Otter Style

Dosaid maintainer, Full-Stack AI Engineer

Based on Pytorch-Lightning

This chapter introduces the construction method of the project managed by Z. Yuan, primarily based on the Pytorch-Lightning training framework.

info

For detailed implementation details, please refer to: DocsaidLab/Otter.

As for why it is called Otter... there is no special meaning, just a name chosen for differentiation purposes. 😅

Setting Up the Environment

The following sections use the DocClassifier project as an example to explain how to set up the model training environment. The content can also be applied to other projects such as DocAligner and MRZScanner, which are managed by Z. Yuan.

info

Most deep learning projects only offer the inference module. Currently, only the DocClassifier project offers the training module. If you need training modules for other projects, you can refer to the training methods in this chapter and implement them on your own.

For the DocClassifier project, refer to: DocClassifier github

First, use git to download the Otter module and create the Docker image:

git clone https://github.com/DocsaidLab/Otter.git
cd Otter
bash docker/build.bash

The build file contents are as follows:

Otter/docker/build.bash
docker build \
    -f docker/Dockerfile \
    -t otter_base_image .

In the file, you can replace otter_base_image with your preferred name, which will be used later during training.

info

PyTorch Lightning is a lightweight deep learning framework based on PyTorch, designed to simplify the model training process. It separates research code (model definition, forward/backward propagation, optimizer settings, etc.) from engineering code (training loops, logging, checkpoint saving, etc.), allowing researchers to focus on the model itself without dealing with cumbersome engineering details.

Interested readers can refer to the following resources:

tip

A brief introduction to the Otter module:

It includes several basic modules for building models, such as:

BaseMixin: Basic training model, containing basic training settings.
BorderValueMixin and FillValueMixin: Padding modes for image augmentation.
build_callback: Used to build callback functions.
build_dataset: Used to build datasets.
build_logger: Used to build logging.
build_trainer: Used to build the trainer.
load_model_from_config: Used to load models from configuration files.

It also includes some system information recording features, which require a specific configuration file format to function correctly.

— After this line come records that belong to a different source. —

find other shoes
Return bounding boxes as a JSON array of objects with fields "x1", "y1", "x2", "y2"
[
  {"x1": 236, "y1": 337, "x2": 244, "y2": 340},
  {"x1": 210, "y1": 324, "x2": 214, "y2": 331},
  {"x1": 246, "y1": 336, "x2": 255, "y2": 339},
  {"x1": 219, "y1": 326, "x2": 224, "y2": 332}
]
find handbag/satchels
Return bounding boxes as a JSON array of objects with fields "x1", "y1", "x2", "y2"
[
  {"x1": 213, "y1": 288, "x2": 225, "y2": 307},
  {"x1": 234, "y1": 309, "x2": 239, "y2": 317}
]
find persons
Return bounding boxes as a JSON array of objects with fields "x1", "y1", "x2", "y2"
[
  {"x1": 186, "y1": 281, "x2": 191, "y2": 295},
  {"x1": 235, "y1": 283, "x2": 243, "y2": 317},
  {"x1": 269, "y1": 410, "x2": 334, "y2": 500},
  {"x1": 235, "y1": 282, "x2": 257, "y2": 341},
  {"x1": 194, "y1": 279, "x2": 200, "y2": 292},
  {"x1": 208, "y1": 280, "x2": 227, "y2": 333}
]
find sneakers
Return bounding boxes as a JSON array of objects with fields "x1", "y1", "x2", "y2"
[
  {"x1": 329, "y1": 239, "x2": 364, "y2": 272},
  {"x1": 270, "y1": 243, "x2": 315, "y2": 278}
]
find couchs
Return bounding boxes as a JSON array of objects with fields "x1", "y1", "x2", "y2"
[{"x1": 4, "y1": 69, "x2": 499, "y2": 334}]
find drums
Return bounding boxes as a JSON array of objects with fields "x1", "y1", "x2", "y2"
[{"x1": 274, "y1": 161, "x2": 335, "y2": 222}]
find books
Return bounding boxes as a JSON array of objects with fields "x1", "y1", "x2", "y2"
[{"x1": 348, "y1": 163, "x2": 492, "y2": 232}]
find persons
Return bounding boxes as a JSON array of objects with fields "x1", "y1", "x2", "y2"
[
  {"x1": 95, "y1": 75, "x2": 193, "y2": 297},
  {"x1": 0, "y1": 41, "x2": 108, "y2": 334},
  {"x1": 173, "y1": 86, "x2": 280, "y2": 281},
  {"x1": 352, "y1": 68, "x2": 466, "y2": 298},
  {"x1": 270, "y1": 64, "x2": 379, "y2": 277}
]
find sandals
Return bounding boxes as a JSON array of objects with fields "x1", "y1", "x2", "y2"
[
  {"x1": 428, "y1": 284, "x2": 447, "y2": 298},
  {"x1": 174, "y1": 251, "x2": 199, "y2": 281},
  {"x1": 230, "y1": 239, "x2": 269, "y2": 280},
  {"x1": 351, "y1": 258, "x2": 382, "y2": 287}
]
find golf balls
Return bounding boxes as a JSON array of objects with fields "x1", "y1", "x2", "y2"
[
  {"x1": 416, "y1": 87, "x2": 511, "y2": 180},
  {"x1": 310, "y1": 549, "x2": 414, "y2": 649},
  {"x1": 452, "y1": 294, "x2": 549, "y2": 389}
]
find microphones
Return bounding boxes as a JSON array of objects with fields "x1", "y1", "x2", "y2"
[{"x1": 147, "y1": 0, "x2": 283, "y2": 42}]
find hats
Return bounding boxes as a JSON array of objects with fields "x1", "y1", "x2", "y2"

There's no need to focus on learning this part. Based on experience, each engineer will develop their own model training methods, and this is just one of many possible approaches, provided as a reference.

Here is the default Dockerfile we use, specially designed for model training:

Otter/docker/Dockerfile
# syntax=docker/dockerfile:experimental
FROM nvcr.io/nvidia/pytorch:24.12-py3

ENV PYTHONDONTWRITEBYTECODE=1 \
    PYTHONWARNINGS="ignore" \
    DEBIAN_FRONTEND=noninteractive \
    TZ=Asia/Taipei

RUN apt-get update -y && \
    apt-get install -y --no-install-recommends \
    tzdata wget git libturbojpeg exiftool ffmpeg poppler-utils libpng-dev \
    libtiff5-dev libjpeg8-dev libopenjp2-7-dev zlib1g-dev gcc \
    libfreetype6-dev liblcms2-dev libwebp-dev tcl8.6-dev tk8.6-dev python3-tk \
    python3-pip libharfbuzz-dev libfribidi-dev libxcb1-dev libfftw3-dev \
    libpq-dev python3-dev gosu && \
    ln -sf /usr/share/zoneinfo/$TZ /etc/localtime && \
    dpkg-reconfigure -f noninteractive tzdata && \
    apt-get clean && rm -rf /var/lib/apt/lists/*

RUN python -m pip install --no-cache-dir -U pip setuptools wheel

COPY . /usr/local/otter
RUN cd /usr/local/otter && \
    python setup.py bdist_wheel && \
    python -m pip install dist/*.whl && \
    cd ~ && rm -rf /usr/local/otter

RUN python -m pip install --no-cache-dir -U \
    tqdm colored ipython tabulate tensorboard scikit-learn fire \
    albumentations "Pillow>=10.0.0" fitsne opencv-fixer prettytable

RUN python -c "from opencv_fixer import AutoFix; AutoFix()"
RUN python -c "import capybara; import chameleon"

WORKDIR /code

ENV ENTRYPOINT_SCRIPT=/entrypoint.sh

RUN printf '#!/bin/bash\n\
    if [ ! -z "$USER_ID" ] && [ ! -z "$GROUP_ID" ]; then\n\
    groupadd -g "$GROUP_ID" -o usergroup\n\
    useradd --shell /bin/bash -u "$USER_ID" -g "$GROUP_ID" -o -c "" -m user\n\
    export HOME=/home/user\n\
    chown -R "$USER_ID":"$GROUP_ID" /home/user\n\
    chown -R "$USER_ID":"$GROUP_ID" /code\n\
    exec gosu "$USER_ID":"$GROUP_ID" "$@"\n\
    else\n\
    exec "$@"\n\
    fi' > "$ENTRYPOINT_SCRIPT" && \
    chmod +x "$ENTRYPOINT_SCRIPT"

ENTRYPOINT ["/bin/bash", "/entrypoint.sh"]

CMD ["bash"]

Based on the Dockerfile above, we can create a deep learning container that includes multiple tools and libraries, suitable for image processing and machine learning tasks.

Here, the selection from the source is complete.